**Task input:**
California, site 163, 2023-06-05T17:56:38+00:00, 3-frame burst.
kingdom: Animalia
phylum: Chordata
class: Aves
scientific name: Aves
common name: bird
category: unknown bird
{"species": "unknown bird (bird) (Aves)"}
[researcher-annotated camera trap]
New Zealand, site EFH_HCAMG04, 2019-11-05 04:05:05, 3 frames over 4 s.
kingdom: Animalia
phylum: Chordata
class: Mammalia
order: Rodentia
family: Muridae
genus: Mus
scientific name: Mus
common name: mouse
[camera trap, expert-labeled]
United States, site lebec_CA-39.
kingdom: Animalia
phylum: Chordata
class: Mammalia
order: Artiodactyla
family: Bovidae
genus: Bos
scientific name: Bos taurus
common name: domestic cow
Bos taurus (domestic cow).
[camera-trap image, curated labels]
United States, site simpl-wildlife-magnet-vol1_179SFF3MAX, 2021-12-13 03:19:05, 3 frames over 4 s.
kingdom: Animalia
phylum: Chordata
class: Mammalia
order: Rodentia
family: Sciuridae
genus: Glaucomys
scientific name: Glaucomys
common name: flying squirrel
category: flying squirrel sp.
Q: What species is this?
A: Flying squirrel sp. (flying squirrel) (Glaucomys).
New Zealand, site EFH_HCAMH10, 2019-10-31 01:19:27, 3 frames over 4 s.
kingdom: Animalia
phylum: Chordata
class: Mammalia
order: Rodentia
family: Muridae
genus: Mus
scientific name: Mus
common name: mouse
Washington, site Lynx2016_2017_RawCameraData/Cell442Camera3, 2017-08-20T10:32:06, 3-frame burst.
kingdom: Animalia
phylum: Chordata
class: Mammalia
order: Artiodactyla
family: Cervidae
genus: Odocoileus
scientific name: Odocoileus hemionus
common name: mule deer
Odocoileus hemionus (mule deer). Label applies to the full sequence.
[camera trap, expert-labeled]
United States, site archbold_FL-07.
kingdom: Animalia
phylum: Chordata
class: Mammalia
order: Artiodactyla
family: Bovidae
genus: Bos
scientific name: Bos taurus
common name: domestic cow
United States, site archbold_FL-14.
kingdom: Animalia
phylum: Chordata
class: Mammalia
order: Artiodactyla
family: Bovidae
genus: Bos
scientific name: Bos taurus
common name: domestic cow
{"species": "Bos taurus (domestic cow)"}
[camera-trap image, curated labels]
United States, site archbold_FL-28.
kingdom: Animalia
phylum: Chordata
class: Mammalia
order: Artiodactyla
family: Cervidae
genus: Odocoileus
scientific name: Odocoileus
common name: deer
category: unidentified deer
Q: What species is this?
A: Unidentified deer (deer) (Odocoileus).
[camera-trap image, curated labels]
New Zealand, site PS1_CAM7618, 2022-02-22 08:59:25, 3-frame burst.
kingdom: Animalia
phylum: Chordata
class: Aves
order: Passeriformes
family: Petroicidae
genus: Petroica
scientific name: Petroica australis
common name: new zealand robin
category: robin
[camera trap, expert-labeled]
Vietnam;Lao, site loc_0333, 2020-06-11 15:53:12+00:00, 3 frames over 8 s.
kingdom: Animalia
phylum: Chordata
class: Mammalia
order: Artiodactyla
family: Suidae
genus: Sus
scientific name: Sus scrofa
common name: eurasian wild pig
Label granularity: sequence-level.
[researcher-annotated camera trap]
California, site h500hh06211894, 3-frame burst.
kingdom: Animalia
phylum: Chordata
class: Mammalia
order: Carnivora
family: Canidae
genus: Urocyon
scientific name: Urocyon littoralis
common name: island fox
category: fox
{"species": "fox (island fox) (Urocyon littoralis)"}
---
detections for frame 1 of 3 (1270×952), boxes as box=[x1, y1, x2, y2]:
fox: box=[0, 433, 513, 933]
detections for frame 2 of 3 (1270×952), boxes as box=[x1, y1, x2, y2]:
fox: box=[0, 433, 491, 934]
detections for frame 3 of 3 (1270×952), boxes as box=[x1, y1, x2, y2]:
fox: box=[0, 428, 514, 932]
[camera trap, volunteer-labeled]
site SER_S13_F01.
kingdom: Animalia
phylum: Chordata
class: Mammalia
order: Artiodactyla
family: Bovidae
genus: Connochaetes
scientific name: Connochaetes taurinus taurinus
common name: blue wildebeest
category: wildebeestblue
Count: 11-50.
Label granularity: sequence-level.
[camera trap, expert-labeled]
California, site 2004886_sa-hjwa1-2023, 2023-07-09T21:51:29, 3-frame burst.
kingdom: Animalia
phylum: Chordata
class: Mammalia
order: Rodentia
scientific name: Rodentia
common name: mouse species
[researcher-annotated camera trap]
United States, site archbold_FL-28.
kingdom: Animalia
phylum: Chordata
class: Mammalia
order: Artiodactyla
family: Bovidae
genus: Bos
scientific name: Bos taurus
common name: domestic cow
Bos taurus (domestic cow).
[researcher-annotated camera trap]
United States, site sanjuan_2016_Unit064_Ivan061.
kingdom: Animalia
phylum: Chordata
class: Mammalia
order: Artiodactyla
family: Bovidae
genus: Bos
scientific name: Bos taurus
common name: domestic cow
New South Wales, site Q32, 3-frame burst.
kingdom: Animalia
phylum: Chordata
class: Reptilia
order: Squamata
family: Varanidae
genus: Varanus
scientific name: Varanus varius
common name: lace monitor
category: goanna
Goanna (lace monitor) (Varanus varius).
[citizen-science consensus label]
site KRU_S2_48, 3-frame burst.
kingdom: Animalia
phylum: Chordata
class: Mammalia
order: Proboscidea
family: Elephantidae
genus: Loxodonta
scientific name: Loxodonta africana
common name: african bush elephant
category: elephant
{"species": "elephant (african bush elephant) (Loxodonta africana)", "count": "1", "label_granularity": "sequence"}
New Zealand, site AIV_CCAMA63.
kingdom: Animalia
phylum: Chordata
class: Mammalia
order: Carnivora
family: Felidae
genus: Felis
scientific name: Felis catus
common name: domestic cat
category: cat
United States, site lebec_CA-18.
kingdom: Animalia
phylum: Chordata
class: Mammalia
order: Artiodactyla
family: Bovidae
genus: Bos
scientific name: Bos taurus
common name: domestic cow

**What you should do:** All of the records must be repeated exactly.

**Your solution:**
California, site 163, 2023-06-05T17:56:38+00:00, 3-frame burst.
kingdom: Animalia
phylum: Chordata
class: Aves
scientific name: Aves
common name: bird
category: unknown bird
{"species": "unknown bird (bird) (Aves)"}
[researcher-annotated camera trap]
New Zealand, site EFH_HCAMG04, 2019-11-05 04:05:05, 3 frames over 4 s.
kingdom: Animalia
phylum: Chordata
class: Mammalia
order: Rodentia
family: Muridae
genus: Mus
scientific name: Mus
common name: mouse
[camera trap, expert-labeled]
United States, site lebec_CA-39.
kingdom: Animalia
phylum: Chordata
class: Mammalia
order: Artiodactyla
family: Bovidae
genus: Bos
scientific name: Bos taurus
common name: domestic cow
Bos taurus (domestic cow).
[camera-trap image, curated labels]
United States, site simpl-wildlife-magnet-vol1_179SFF3MAX, 2021-12-13 03:19:05, 3 frames over 4 s.
kingdom: Animalia
phylum: Chordata
class: Mammalia
order: Rodentia
family: Sciuridae
genus: Glaucomys
scientific name: Glaucomys
common name: flying squirrel
category: flying squirrel sp.
Q: What species is this?
A: Flying squirrel sp. (flying squirrel) (Glaucomys).
New Zealand, site EFH_HCAMH10, 2019-10-31 01:19:27, 3 frames over 4 s.
kingdom: Animalia
phylum: Chordata
class: Mammalia
order: Rodentia
family: Muridae
genus: Mus
scientific name: Mus
common name: mouse
Washington, site Lynx2016_2017_RawCameraData/Cell442Camera3, 2017-08-20T10:32:06, 3-frame burst.
kingdom: Animalia
phylum: Chordata
class: Mammalia
order: Artiodactyla
family: Cervidae
genus: Odocoileus
scientific name: Odocoileus hemionus
common name: mule deer
Odocoileus hemionus (mule deer). Label applies to the full sequence.
[camera trap, expert-labeled]
United States, site archbold_FL-07.
kingdom: Animalia
phylum: Chordata
class: Mammalia
order: Artiodactyla
family: Bovidae
genus: Bos
scientific name: Bos taurus
common name: domestic cow
United States, site archbold_FL-14.
kingdom: Animalia
phylum: Chordata
class: Mammalia
order: Artiodactyla
family: Bovidae
genus: Bos
scientific name: Bos taurus
common name: domestic cow
{"species": "Bos taurus (domestic cow)"}
[camera-trap image, curated labels]
United States, site archbold_FL-28.
kingdom: Animalia
phylum: Chordata
class: Mammalia
order: Artiodactyla
family: Cervidae
genus: Odocoileus
scientific name: Odocoileus
common name: deer
category: unidentified deer
Q: What species is this?
A: Unidentified deer (deer) (Odocoileus).
[camera-trap image, curated labels]
New Zealand, site PS1_CAM7618, 2022-02-22 08:59:25, 3-frame burst.
kingdom: Animalia
phylum: Chordata
class: Aves
order: Passeriformes
family: Petroicidae
genus: Petroica
scientific name: Petroica australis
common name: new zealand robin
category: robin
[camera trap, expert-labeled]
Vietnam;Lao, site loc_0333, 2020-06-11 15:53:12+00:00, 3 frames over 8 s.
kingdom: Animalia
phylum: Chordata
class: Mammalia
order: Artiodactyla
family: Suidae
genus: Sus
scientific name: Sus scrofa
common name: eurasian wild pig
Label granularity: sequence-level.
[researcher-annotated camera trap]
California, site h500hh06211894, 3-frame burst.
kingdom: Animalia
phylum: Chordata
class: Mammalia
order: Carnivora
family: Canidae
genus: Urocyon
scientific name: Urocyon littoralis
common name: island fox
category: fox
{"species": "fox (island fox) (Urocyon littoralis)"}
---
detections for frame 1 of 3 (1270×952), boxes as box=[x1, y1, x2, y2]:
fox: box=[0, 433, 513, 933]
detections for frame 2 of 3 (1270×952), boxes as box=[x1, y1, x2, y2]:
fox: box=[0, 433, 491, 934]
detections for frame 3 of 3 (1270×952), boxes as box=[x1, y1, x2, y2]:
fox: box=[0, 428, 514, 932]
[camera trap, volunteer-labeled]
site SER_S13_F01.
kingdom: Animalia
phylum: Chordata
class: Mammalia
order: Artiodactyla
family: Bovidae
genus: Connochaetes
scientific name: Connochaetes taurinus taurinus
common name: blue wildebeest
category: wildebeestblue
Count: 11-50.
Label granularity: sequence-level.
[camera trap, expert-labeled]
California, site 2004886_sa-hjwa1-2023, 2023-07-09T21:51:29, 3-frame burst.
kingdom: Animalia
phylum: Chordata
class: Mammalia
order: Rodentia
scientific name: Rodentia
common name: mouse species
[researcher-annotated camera trap]
United States, site archbold_FL-28.
kingdom: Animalia
phylum: Chordata
class: Mammalia
order: Artiodactyla
family: Bovidae
genus: Bos
scientific name: Bos taurus
common name: domestic cow
Bos taurus (domestic cow).
[researcher-annotated camera trap]
United States, site sanjuan_2016_Unit064_Ivan061.
kingdom: Animalia
phylum: Chordata
class: Mammalia
order: Artiodactyla
family: Bovidae
genus: Bos
scientific name: Bos taurus
common name: domestic cow
New South Wales, site Q32, 3-frame burst.
kingdom: Animalia
phylum: Chordata
class: Reptilia
order: Squamata
family: Varanidae
genus: Varanus
scientific name: Varanus varius
common name: lace monitor
category: goanna
Goanna (lace monitor) (Varanus varius).
[citizen-science consensus label]
site KRU_S2_48, 3-frame burst.
kingdom: Animalia
phylum: Chordata
class: Mammalia
order: Proboscidea
family: Elephantidae
genus: Loxodonta
scientific name: Loxodonta africana
common name: african bush elephant
category: elephant
{"species": "elephant (african bush elephant) (Loxodonta africana)", "count": "1", "label_granularity": "sequence"}
New Zealand, site AIV_CCAMA63.
kingdom: Animalia
phylum: Chordata
class: Mammalia
order: Carnivora
family: Felidae
genus: Felis
scientific name: Felis catus
common name: domestic cat
category: cat
United States, site lebec_CA-18.
kingdom: Animalia
phylum: Chordata
class: Mammalia
order: Artiodactyla
family: Bovidae
genus: Bos
scientific name: Bos taurus
common name: domestic cow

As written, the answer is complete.